What you will do
Reproduce word for word the stretch from the line containing "What is the" through the end of the entries, including both ends.
[Dataset content start]
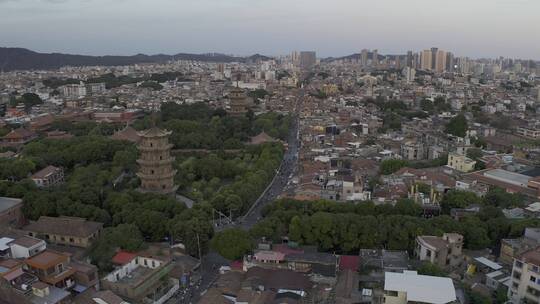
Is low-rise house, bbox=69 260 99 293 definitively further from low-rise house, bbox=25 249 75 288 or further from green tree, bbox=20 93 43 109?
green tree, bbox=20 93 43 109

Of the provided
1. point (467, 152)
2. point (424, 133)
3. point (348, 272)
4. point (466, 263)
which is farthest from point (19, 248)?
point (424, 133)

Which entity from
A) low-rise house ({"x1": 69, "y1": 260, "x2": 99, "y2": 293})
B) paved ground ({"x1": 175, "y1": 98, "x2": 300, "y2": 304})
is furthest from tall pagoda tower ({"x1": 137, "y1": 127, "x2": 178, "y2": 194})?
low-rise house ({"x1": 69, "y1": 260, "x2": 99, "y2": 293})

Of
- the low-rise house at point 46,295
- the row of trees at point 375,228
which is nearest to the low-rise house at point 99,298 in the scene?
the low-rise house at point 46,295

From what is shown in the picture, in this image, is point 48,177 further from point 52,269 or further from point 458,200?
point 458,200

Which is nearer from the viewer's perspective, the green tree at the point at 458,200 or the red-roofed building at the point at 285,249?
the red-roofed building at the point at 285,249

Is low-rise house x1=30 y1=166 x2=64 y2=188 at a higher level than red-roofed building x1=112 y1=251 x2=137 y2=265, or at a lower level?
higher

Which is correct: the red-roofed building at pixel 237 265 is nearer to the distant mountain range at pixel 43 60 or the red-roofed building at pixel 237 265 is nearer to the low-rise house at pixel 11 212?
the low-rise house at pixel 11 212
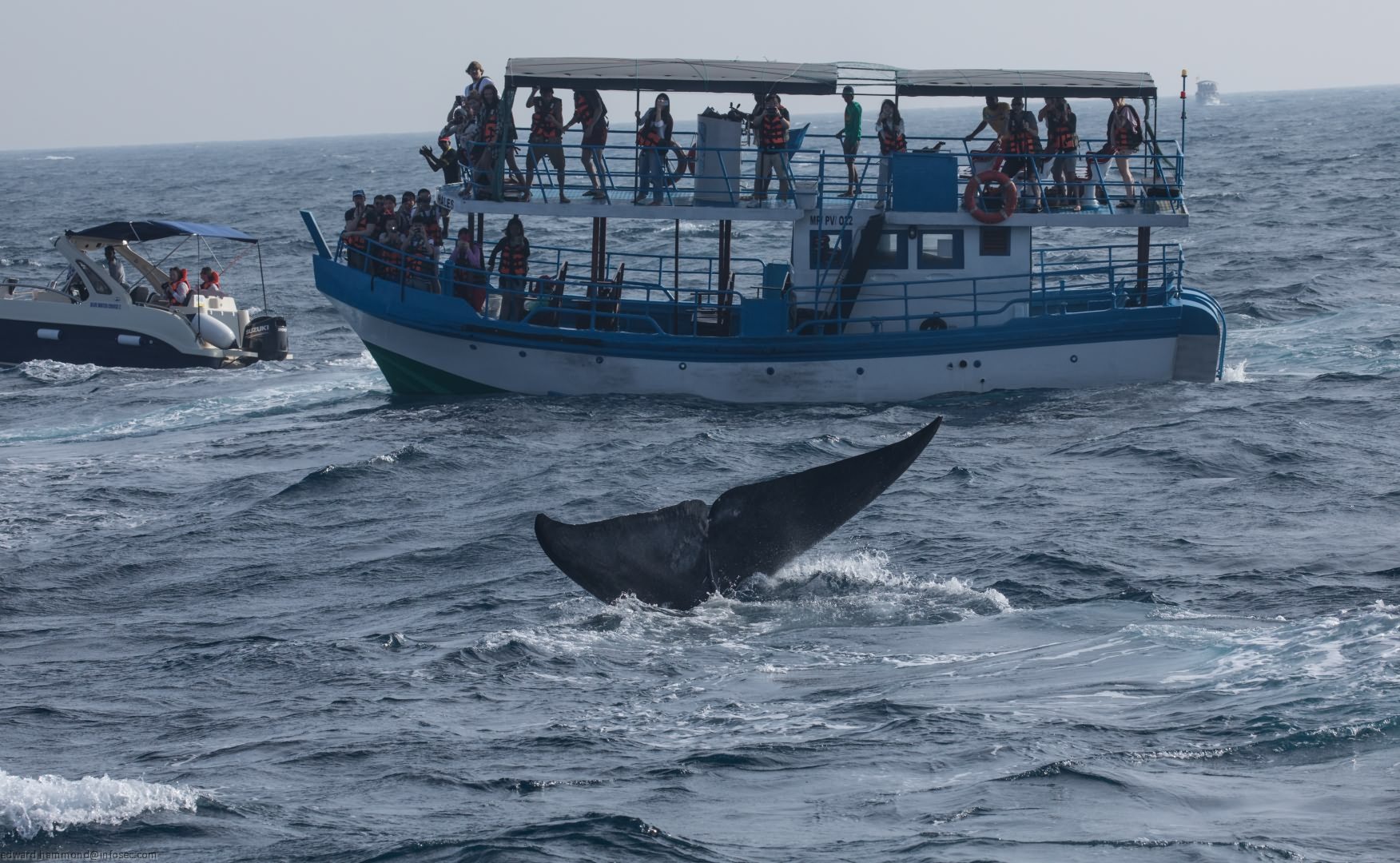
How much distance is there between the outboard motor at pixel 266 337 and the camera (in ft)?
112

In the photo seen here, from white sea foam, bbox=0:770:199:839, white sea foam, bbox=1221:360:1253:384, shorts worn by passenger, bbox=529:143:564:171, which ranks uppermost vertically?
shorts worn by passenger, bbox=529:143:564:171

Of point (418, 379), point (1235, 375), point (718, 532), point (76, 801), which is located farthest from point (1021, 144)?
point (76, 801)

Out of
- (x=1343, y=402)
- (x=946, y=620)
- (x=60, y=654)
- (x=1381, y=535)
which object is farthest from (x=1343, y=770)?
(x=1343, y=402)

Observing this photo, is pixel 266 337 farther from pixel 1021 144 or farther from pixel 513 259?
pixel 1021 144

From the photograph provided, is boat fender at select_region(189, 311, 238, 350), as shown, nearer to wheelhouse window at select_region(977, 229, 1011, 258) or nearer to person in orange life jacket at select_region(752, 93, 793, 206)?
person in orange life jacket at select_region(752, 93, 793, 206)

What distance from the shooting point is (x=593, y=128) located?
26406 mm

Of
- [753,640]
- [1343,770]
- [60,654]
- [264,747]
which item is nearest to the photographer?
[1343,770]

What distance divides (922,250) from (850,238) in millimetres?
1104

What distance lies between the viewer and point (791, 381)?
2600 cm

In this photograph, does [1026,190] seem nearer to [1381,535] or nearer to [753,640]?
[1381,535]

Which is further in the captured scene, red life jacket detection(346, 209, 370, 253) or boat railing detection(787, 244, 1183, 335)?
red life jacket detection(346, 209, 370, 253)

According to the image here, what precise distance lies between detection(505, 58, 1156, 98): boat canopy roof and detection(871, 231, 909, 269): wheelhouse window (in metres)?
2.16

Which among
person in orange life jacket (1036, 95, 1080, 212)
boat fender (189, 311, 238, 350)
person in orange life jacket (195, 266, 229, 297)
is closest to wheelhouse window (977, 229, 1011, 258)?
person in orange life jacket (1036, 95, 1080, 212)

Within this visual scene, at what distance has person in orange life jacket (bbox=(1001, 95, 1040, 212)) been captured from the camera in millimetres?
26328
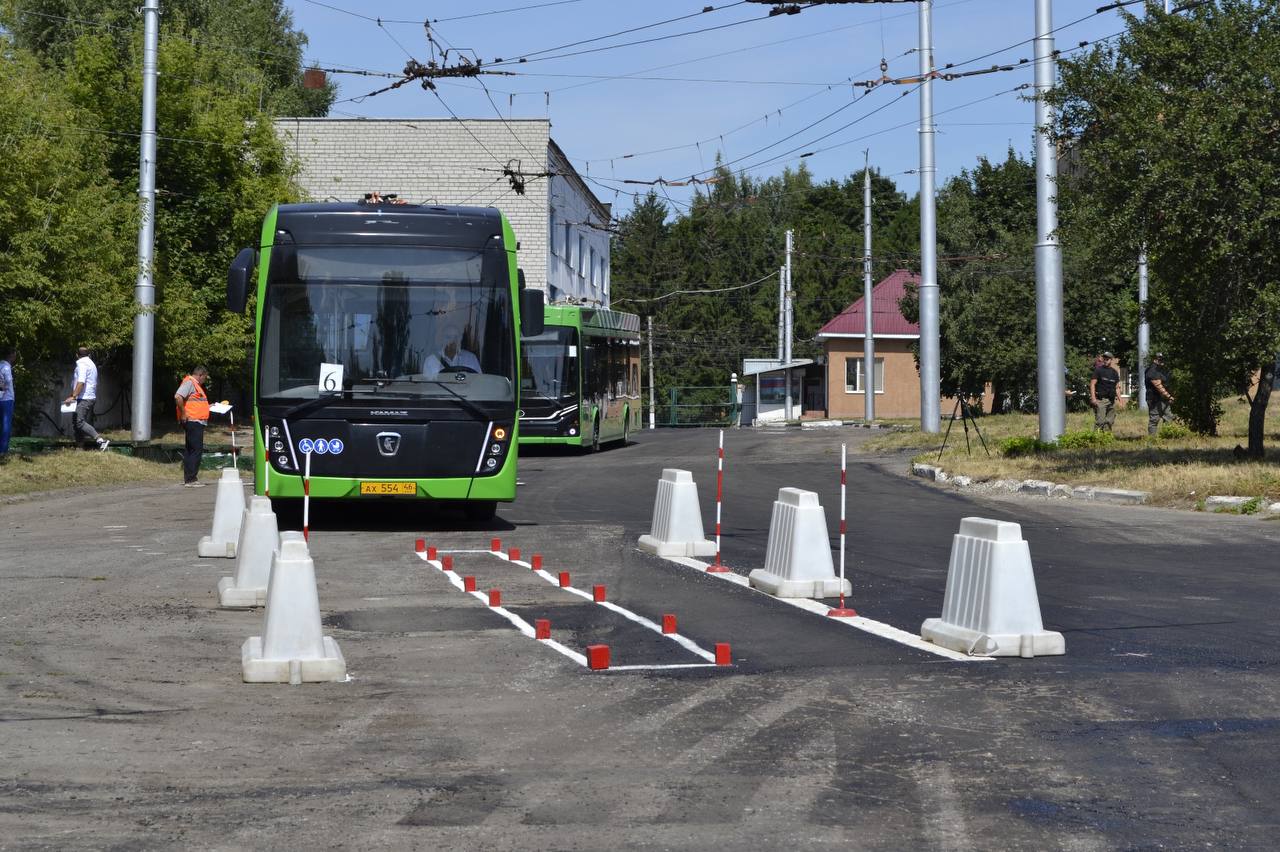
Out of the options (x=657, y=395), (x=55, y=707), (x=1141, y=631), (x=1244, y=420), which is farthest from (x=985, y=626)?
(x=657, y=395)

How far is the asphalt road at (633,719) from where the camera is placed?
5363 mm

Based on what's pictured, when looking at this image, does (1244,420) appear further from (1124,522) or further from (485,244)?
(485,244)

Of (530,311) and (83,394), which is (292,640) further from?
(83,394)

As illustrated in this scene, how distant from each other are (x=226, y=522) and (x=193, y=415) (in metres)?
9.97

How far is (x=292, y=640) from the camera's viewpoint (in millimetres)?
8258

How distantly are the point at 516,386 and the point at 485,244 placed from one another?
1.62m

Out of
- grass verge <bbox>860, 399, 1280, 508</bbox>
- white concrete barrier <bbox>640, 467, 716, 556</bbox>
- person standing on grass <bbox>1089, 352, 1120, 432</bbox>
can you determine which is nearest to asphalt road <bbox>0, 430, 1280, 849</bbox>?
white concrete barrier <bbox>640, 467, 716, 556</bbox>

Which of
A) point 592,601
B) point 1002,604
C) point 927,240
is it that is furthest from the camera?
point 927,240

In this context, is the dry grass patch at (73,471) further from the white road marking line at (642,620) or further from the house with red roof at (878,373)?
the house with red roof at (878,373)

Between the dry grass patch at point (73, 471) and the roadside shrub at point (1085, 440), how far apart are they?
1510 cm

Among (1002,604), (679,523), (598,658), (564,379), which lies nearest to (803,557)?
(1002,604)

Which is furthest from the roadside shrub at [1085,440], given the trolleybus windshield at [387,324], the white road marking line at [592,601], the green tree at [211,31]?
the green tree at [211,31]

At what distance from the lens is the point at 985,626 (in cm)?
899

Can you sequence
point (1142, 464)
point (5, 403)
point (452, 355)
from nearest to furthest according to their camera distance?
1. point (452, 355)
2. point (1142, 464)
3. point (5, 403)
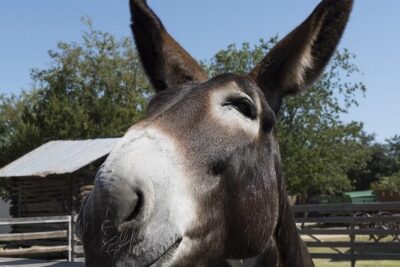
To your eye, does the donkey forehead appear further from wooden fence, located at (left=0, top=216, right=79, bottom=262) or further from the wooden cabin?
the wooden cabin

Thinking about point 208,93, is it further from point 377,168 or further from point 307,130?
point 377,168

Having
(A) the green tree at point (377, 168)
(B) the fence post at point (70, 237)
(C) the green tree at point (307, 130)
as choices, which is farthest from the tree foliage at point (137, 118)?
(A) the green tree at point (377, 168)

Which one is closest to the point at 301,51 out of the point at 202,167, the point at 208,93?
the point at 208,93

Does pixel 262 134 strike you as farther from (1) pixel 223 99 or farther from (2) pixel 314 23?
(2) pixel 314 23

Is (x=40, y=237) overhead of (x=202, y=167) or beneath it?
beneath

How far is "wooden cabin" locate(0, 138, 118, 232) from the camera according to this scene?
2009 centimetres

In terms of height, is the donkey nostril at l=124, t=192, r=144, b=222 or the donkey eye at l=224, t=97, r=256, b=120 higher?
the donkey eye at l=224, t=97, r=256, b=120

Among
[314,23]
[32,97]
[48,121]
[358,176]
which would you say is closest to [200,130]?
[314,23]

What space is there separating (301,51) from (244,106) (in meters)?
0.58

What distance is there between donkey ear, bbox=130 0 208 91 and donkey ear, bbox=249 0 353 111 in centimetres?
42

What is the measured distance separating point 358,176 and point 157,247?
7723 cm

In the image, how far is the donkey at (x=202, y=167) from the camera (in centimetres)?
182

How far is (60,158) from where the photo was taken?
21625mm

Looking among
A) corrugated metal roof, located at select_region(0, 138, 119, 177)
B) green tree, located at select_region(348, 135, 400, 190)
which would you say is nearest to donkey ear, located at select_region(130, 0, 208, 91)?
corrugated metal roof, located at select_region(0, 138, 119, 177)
[Dataset content end]
Exercise output
What is the measured distance separating point 358,176 and point 157,247?
7723 cm

In the image, how far is the donkey at (x=202, y=167) from the camera (in centimetres)?
182

How far is (60,158) from where the photo was taken?
21625mm

Looking among
A) corrugated metal roof, located at select_region(0, 138, 119, 177)
B) green tree, located at select_region(348, 135, 400, 190)
which would you say is nearest to donkey ear, located at select_region(130, 0, 208, 91)?
corrugated metal roof, located at select_region(0, 138, 119, 177)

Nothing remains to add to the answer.